Background on the
annual V‑Day Spotlight
Each year V‑Day creates a Spotlight around
a particular group of women who are experiencing violence with the goal of
raising awareness and funds to put a worldwide media spotlight on this area and
to raise funds to aide groups who are addressing it.
V- Day Spotlight 2005: Women Of Iraq, Under Siege
Since the US occupation and regime change in Iraq, women have lost more freedom than they've gained.
Incidents of rape and abduction by organized gangs has increased fear of sexual violence in Baghdad, deterring women from returning to work or seeking employment and families from permitting their daughters to go to school. Victims refrain from contacting the police or hospitals, for fear of being killed for bringing shame on family honor. Armed conservative religious groups are pressuring schools and workplaces to require women and girls to wear the veil under threat of acid attack or abduction. Girl's enrollment and attendance is on a steep dive across the country.

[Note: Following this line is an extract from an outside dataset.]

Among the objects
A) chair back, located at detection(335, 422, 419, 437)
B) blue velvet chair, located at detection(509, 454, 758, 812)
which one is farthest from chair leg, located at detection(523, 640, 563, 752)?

Of the only four women members of Iraq's former Governing Council and interim Cabinet, two faced assassination attempts - Aquila al Hashimi was killed, while Nasreen Mustafa al-Burwari survived though her three bodyguards died. Women detainees at Abu Ghraib Prison reported repeated rapes by US soldiers. At least three women from Al Anbar, a Sunni Muslim region, were killed by their families after coming out of Abu Ghraib pregnant. Upon helping the fight against the introduction of Sharia law to replace existing secular family law that protects women's rights, a Kurdish leader of a women's organization in Arbil was attacked by her own brothers. Heeding conservative religious protests, US military indefinitely postponed the swearing-in of the first woman in Najaf to be appointed a judge. Lack of jobs and security for women in general has forced some to resort to prostitution, at grave risk of an honor killing.
Even under these conditions there are a few beacons of change and hope. Several Iraqi women's organizations are braving the hostile climate and death threats to demand women’s representation in public bodies and are working to protect women's lives in private, helping shield them from honor killings.
With your help, we anticipate that our 2005 Spotlight: Women of Iraq, Under Siege will help effect real change in the violent conditions for women and girls in that city.